## TEXT PASSAGE
# What a kick to the balls - wide cheating



## robert6 (Jun 2, 2009)

My wife told me last night that she had cheated on me with a guy from work, who she says no longer works there. I am 27 and she is 28 and we have been together for 8 years and married 5 years.

Before we got married she had had relations with another guy but not intercourse. She told me last night that she first kissed the guy and then slept with him once but could not finish it and ran off. I knew she had done something as I wrote a post a while ago where I outlined what was going on and everyone said SHE IS CHEATING, but I gave her the benefit of the doubt, what a **** I am.

I was totally distraught however have been rather calm. She has gone away on 2 weeks of training so i will not see her for 2 weeks. Should I stay away and stop all communication for 2 weeks or do I get a hold of her so we can talk?

I do not want to lose her as the pros far out way the cons however I know she will need to make some serious life changes.
- We need to see a councilor
- She will have less freedom than before ( i gave her a lot as I trusted her)
- She will be more accountable for things in the relationship

I do not 100% believe that this guys has left work however will get to the bottom of it.

Does anyone have advice and also things I should and should not do?


----------



## cowboyfan (Nov 15, 2009)

I'm sorry man, I'm going through similar stuff right now myself. I'm not sure I'm the best to give advice at the moment, but it's helped me to ask LOTS of questions and know everything. If she wants to stay with you, she needs to understand that giving the whole truth (no matter how much it hurts) will help you solve how to prevent it from happening again. Good luck!


----------



## robert6 (Jun 2, 2009)

Thanks for the support dude!!


----------



## bestblu1 (Oct 21, 2009)

Read the thread I started under "long term success in Marriage" and "how we overcame adultery.

Bestblu1


----------



## mommy2 (Oct 27, 2009)

I would indeed see a counselor but I would NOT go with severing communication for 2 weeks. I would communicate as much as possible. Usually a lack of communication is what causes the infidelity in the first place. 

Also, it's okay to be calm, although I understand how "weird" that seems. Since the moment I found out my H had been having an A, I have NOT yelled once! (and I'm a yeller!) We've talked ALOT, some of it not pleasant but never yelled. I, too, from the moment I found out just wanted to fix my marriage, not end it. If someone would have asked me that hypothetically prior, I would have said kicked his a** to the curb but you don't know what you'd do until it happens.


----------



## failedonce (Nov 11, 2009)

If you can make it thru this phase you will be on your way.

She will have less freedom than before ( i gave her a lot as I trusted her)

No more girl night out.
Full accountable at any time.

She will be more accountable for things in the relationship

Full trasperancy.

Keep us informed.


----------



## robert6 (Jun 2, 2009)

Just an update, I spoke with her last night as I wanted to see where she is at.

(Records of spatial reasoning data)
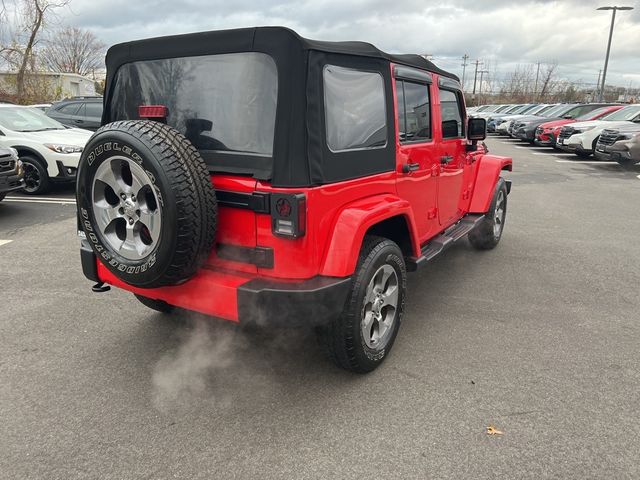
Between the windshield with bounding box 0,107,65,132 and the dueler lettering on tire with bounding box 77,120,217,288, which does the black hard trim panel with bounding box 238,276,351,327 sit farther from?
the windshield with bounding box 0,107,65,132

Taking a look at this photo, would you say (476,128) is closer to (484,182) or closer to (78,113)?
(484,182)

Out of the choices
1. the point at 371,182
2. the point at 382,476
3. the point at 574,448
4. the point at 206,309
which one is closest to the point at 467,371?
the point at 574,448

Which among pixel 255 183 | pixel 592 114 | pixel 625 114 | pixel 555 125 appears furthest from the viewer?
pixel 555 125

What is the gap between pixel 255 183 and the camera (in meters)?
2.53

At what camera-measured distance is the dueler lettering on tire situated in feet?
7.74

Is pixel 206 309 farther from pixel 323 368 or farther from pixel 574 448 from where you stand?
pixel 574 448

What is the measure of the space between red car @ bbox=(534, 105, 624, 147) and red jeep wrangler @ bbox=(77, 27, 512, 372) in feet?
54.4

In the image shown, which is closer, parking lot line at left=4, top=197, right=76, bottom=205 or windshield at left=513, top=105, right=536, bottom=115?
parking lot line at left=4, top=197, right=76, bottom=205

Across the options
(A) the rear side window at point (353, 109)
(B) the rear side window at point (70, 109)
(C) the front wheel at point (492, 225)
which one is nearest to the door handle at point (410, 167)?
(A) the rear side window at point (353, 109)

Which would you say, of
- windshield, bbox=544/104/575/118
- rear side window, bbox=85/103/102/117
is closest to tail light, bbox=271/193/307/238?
rear side window, bbox=85/103/102/117

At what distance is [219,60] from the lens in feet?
8.75

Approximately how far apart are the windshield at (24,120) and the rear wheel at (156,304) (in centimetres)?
694

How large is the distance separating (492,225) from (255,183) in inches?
147

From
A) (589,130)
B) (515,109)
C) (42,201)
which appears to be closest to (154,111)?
(42,201)
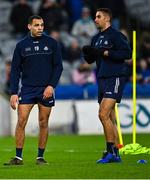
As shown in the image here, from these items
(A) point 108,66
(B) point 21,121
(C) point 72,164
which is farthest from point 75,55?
(C) point 72,164

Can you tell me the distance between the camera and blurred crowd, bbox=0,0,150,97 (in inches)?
1032

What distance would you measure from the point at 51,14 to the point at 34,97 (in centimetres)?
1295

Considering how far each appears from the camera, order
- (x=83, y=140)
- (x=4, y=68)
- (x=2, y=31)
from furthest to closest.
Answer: (x=2, y=31)
(x=4, y=68)
(x=83, y=140)

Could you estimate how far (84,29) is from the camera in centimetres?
2825

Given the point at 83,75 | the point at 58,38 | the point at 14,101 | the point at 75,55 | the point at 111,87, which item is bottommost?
the point at 14,101

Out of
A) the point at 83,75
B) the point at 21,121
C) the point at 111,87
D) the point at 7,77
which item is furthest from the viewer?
the point at 83,75

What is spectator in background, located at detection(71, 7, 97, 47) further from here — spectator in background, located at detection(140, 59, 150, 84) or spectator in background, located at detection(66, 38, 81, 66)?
spectator in background, located at detection(140, 59, 150, 84)

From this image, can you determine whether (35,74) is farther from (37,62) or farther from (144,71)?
(144,71)

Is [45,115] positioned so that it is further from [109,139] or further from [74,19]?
[74,19]

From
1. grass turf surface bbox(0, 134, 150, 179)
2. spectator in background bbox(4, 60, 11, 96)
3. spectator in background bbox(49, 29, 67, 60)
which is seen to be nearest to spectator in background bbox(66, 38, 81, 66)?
spectator in background bbox(49, 29, 67, 60)

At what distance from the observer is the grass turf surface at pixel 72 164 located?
1347 centimetres

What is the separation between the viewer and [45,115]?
15500mm

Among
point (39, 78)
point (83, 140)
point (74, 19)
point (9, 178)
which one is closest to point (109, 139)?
point (39, 78)

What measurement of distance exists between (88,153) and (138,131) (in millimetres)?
6381
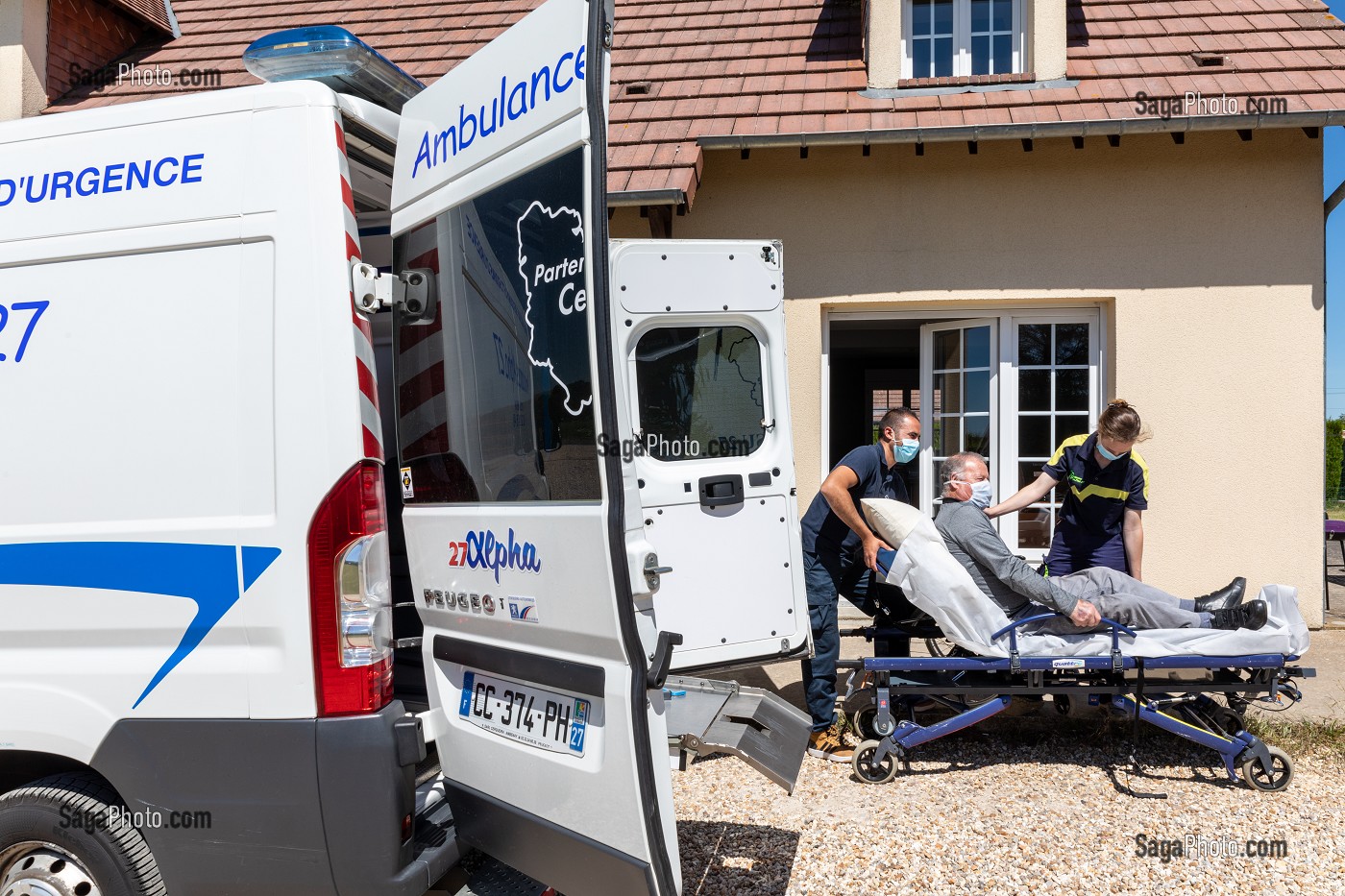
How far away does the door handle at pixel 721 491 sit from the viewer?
445 cm

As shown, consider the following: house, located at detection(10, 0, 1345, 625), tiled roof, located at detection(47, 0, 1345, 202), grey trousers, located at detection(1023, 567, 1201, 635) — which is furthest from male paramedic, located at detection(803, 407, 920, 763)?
tiled roof, located at detection(47, 0, 1345, 202)

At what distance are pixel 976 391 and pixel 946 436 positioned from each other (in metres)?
0.40

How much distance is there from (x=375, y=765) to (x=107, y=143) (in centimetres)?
171

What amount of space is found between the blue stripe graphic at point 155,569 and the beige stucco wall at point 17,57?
772 centimetres

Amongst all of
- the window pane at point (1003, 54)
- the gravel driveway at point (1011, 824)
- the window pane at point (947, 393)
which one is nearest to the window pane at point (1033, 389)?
the window pane at point (947, 393)

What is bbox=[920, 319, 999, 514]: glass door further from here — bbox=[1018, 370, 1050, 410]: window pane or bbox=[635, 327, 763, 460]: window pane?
bbox=[635, 327, 763, 460]: window pane

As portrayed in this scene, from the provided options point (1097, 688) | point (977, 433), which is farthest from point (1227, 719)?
point (977, 433)

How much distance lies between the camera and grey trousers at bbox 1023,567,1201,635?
4180 millimetres

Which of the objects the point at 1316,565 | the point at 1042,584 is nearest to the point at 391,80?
the point at 1042,584

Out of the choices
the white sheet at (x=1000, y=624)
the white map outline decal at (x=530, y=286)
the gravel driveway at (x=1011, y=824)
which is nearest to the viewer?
the white map outline decal at (x=530, y=286)

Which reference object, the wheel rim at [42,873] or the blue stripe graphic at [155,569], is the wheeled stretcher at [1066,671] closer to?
the blue stripe graphic at [155,569]

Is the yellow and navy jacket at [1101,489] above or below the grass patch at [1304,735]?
above

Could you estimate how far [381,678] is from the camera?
229 centimetres

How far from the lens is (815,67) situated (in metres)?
7.19
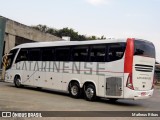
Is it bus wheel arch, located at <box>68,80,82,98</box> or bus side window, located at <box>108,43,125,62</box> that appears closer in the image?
bus side window, located at <box>108,43,125,62</box>

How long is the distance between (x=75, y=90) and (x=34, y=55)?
4.67 meters

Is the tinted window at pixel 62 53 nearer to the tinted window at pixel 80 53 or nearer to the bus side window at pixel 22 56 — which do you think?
the tinted window at pixel 80 53

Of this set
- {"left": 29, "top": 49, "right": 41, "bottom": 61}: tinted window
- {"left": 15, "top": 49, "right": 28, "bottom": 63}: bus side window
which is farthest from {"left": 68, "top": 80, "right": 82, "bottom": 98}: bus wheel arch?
{"left": 15, "top": 49, "right": 28, "bottom": 63}: bus side window

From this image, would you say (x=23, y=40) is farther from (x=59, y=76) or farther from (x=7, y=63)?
(x=59, y=76)

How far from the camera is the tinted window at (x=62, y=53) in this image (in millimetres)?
19708

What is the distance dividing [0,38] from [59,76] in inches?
526

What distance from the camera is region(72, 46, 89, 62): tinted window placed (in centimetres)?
1848

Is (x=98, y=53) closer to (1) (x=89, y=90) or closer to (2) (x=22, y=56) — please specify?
(1) (x=89, y=90)

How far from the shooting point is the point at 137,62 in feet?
54.6

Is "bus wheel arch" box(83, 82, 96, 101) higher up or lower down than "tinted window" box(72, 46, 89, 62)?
lower down

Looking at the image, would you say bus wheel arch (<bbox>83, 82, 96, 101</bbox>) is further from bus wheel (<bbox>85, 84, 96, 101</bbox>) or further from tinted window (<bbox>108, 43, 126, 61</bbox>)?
tinted window (<bbox>108, 43, 126, 61</bbox>)

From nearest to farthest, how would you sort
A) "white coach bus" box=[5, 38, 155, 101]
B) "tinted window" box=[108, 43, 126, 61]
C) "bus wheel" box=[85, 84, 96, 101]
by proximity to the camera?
"white coach bus" box=[5, 38, 155, 101] → "tinted window" box=[108, 43, 126, 61] → "bus wheel" box=[85, 84, 96, 101]

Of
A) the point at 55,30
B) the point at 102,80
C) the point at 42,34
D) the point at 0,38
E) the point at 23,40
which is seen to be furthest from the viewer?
the point at 55,30

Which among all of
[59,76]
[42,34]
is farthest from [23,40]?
[59,76]
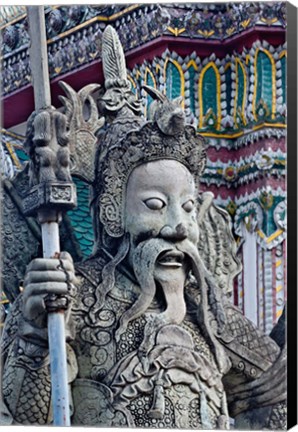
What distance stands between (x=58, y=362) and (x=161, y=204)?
94cm

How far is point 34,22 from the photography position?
17.9 meters

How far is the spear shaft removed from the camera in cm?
1738

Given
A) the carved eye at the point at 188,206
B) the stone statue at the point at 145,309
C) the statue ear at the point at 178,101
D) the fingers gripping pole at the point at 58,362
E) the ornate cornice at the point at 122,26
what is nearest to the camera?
the fingers gripping pole at the point at 58,362

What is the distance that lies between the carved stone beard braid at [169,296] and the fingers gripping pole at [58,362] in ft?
1.24

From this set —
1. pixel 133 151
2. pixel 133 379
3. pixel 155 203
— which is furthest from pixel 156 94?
pixel 133 379

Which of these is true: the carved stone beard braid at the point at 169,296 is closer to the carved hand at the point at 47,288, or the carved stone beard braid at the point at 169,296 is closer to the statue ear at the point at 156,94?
the carved hand at the point at 47,288

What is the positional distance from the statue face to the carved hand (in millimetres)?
425

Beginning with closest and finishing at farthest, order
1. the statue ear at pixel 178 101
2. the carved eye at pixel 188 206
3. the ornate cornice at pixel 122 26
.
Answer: the carved eye at pixel 188 206 → the statue ear at pixel 178 101 → the ornate cornice at pixel 122 26

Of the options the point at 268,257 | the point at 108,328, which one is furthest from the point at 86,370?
the point at 268,257

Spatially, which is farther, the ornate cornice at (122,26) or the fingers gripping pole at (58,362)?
the ornate cornice at (122,26)

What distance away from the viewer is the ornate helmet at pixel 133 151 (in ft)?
58.3

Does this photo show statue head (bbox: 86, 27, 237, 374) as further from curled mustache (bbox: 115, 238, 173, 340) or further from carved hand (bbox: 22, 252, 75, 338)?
carved hand (bbox: 22, 252, 75, 338)

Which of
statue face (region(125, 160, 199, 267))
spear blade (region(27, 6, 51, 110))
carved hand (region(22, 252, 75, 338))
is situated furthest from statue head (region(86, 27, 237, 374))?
spear blade (region(27, 6, 51, 110))

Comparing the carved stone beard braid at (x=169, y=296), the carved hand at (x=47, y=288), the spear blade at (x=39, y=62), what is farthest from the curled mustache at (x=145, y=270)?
the spear blade at (x=39, y=62)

## WHAT YOU WILL DO
A. Write out the part of the forum thread on infidelity from "## mommy2 (Oct" up to and including "the first place.".
B. Continue the forum thread on infidelity from where it stops.

## EXERCISE RESULTS
A.
## mommy2 (Oct 27, 2009)

I would indeed see a counselor but I would NOT go with severing communication for 2 weeks. I would communicate as much as possible. Usually a lack of communication is what causes the infidelity in the first place.

B.
She says she wants to be with me and will do whatever is necessary. Do I pursue the reason why she did this or why she felt she had to cheat on me?

I am still very undecided as my heart is hers however my head is telling me not to be an idiot, once a cheater always a cheater.

She told me that everything was perfect and she just did not feel right. This shows me that maybe she has low self esteem? Thoughts?

One of my biggest issues is that she has no one to talk to. I have a close friends who I have told and my father however she has no one. I mentioned to her she needs to find someway to let this out, not just this but other things. Otherwise what happens is she bottles this up and it explodes like it has done. Thoughts here?


----------



## swedish (Mar 6, 2008)

Since she says she will do whatever necessary and you still love her, there is much hope for your marriage.

I would strongly urge her to seek a counselor on her own. It would bother me to hear everything is perfect yet she cheated...doesn't add up...I think for your sake, she needs to work through whatever that means and give you some reassurance as to where this came from. 

I don't know that pursuing the reason will get you anywhere....sounds as if she does not understand it herself.


----------



## Loving Husband (Aug 3, 2009)

I think you need to find out what triggered her to have an affair. Usually it's something missing. You need to see why so you can make sure it never happens again. Giving her a leash isn't te answer. Having her respect the marriage more is..


----------



## robert6 (Jun 2, 2009)

Guys I feel like an idiot for feeling like taking my wife back, I feel that my body is being torn in 2. My heart wants my wife however my head is screaming at me that if it happened once it will happen again.

I know that if I did take her back that I would be taking a risk always, however she is currently away for 2 weeks on business, we have talked every night, but I feel like I want her to suffer and not get away from this that easy. She for 8 months was cold to me and want no intimacy, I tried everything i knew to do to romance her and win her love again, now I actually feel releived that it was her not me.

I feel like I now want to be romanced and be the center of attention as I spent 8 months killing myself.

Am I crazy?


----------



## Loving Husband (Aug 3, 2009)

No.. Why don't you tell her?? Say I need to feel that you want this. I need to feel that you want a better marriage. In order for us to have a great marriage you need 2 people striving to make the marriage great. Nothing wrong with wanting to be fullfilled..


----------



## swedish (Mar 6, 2008)

You are not crazy...I think what you are feeling is very normal under the circumstances.

I can understand you wanting her to romance you now and prove that she really wants to reconnect. I would think you will feel uneasy unless/until she is able to explain why she strayed. Her current 'I don't know why I did it, everything is perfect' is not very reassuring that it won't happen again. I hope she sees a counselor...and that you tread slowly...see how that goes.


----------



## mr.niceguy (Oct 17, 2009)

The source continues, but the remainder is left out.